Why a Composite Index on (lat, lng) Doesn't Work#

The instinct#

The first instinct is: "put an index on lat and lng — that should let us filter by both."

A single index on lat helps a little. A composite index on (lat, lng) feels like it should solve it. But neither actually works at scale. Here's why.


Single index on lat#

An index on lat sorts all drivers by latitude:

...
19.05 → driver d9
19.06 → driver d4
19.07 → driver d1
19.08 → driver d6   ← user is here
19.09 → driver d2
19.10 → driver d7
19.11 → driver d3
...
40.71 → driver d4   ← New York

2km in latitude terms is roughly 0.02 degrees. So you filter:

WHERE lat BETWEEN 19.06 AND 19.10

This hits the index efficiently. But look at what that latitude band actually covers — it's a horizontal strip wrapping the entire Earth at that latitude. From Mumbai, across the Arabian Sea, across Africa, across the Atlantic, across South America, across the Pacific.

Out of 1 million drivers, hundreds of thousands could fall in this band. Now you have to check lng for all of them — one by one. You reduced the scan but it's still massive.


Composite index on (lat, lng)#

A composite index on (lat, lng) stores data sorted like this:

(19.05, 72.80)
(19.05, 72.90)
(19.06, 72.70)
(19.07, 72.85)
(19.08, 72.86)  ← our user
(19.08, 150.00) ← Pacific Ocean driver, same lat band
(19.09, 72.83)

Remember the leftmost prefix rule — a composite index sorts by the first column first, then the second column within that. So you can efficiently range-scan on lat. But once you fix the lat range, the lng values within that range are scattered everywhere — 72.70, 72.85, 150.00 all mixed together.

The index narrows by lat efficiently. But within that lat band, it has to scan all the rows and check lng one by one. You're back to a partial scan — better than a full table scan, but still unacceptably slow at scale.

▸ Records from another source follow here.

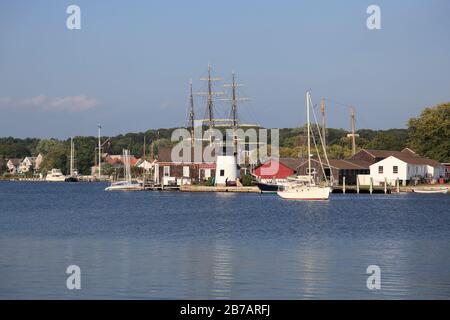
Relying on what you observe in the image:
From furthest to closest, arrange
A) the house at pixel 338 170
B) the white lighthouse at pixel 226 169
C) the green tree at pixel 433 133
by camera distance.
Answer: the green tree at pixel 433 133
the house at pixel 338 170
the white lighthouse at pixel 226 169

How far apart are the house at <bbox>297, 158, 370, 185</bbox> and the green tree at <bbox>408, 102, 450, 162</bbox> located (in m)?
9.75

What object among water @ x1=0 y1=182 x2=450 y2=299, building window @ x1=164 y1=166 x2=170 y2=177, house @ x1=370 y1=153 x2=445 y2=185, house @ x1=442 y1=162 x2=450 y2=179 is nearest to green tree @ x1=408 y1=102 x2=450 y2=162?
house @ x1=442 y1=162 x2=450 y2=179

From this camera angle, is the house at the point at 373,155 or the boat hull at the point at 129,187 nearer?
the house at the point at 373,155

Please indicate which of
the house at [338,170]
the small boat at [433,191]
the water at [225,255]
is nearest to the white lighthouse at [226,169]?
the house at [338,170]

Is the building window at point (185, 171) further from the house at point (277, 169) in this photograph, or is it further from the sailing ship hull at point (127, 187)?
the house at point (277, 169)

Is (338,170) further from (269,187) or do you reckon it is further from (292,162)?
(269,187)

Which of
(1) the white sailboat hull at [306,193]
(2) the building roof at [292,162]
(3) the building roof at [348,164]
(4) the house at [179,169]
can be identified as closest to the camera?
(1) the white sailboat hull at [306,193]

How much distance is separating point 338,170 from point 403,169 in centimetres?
876

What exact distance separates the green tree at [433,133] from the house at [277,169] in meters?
18.8

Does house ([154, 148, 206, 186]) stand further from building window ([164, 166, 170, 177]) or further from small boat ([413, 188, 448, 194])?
small boat ([413, 188, 448, 194])

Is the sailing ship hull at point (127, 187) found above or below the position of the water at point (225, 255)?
above

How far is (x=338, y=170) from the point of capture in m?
112

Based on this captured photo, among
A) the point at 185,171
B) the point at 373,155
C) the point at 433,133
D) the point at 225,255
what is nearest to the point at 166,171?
the point at 185,171

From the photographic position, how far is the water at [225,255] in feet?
85.1
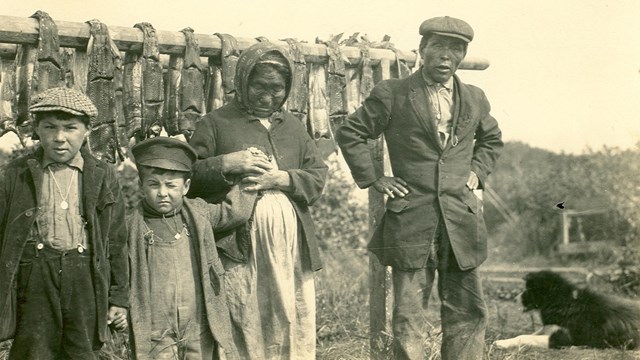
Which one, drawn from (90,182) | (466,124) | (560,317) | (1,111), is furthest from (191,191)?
(560,317)

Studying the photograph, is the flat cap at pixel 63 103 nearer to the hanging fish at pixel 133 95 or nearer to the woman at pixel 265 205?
the woman at pixel 265 205

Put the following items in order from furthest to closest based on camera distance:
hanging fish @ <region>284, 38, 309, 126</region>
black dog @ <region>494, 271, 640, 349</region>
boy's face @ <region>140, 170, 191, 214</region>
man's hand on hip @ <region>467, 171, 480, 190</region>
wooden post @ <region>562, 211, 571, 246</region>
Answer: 1. wooden post @ <region>562, 211, 571, 246</region>
2. black dog @ <region>494, 271, 640, 349</region>
3. hanging fish @ <region>284, 38, 309, 126</region>
4. man's hand on hip @ <region>467, 171, 480, 190</region>
5. boy's face @ <region>140, 170, 191, 214</region>

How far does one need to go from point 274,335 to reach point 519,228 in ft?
34.4

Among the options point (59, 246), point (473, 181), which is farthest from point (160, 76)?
point (473, 181)

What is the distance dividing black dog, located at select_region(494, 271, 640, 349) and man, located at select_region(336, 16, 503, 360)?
1739mm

The fundamental limitation

A B+ Tree sorts data in one dimension. A composite index on (lat, lng) sorts by lat first — it can't filter both dimensions simultaneously. Within any lat range, lng values are unsorted and must be scanned linearly.


Why this is a fundamental problem, not a query optimization#

This isn't a matter of writing a better query or adding more indexes. The B+ Tree data structure simply cannot understand 2D space. It's built for 1D sorted data.

To solve this, you need to encode the 2D location (lat, lng) into a single 1D value that captures spatial proximity — so that nearby locations produce similar values, and a normal B+ Tree index can find them with a range query.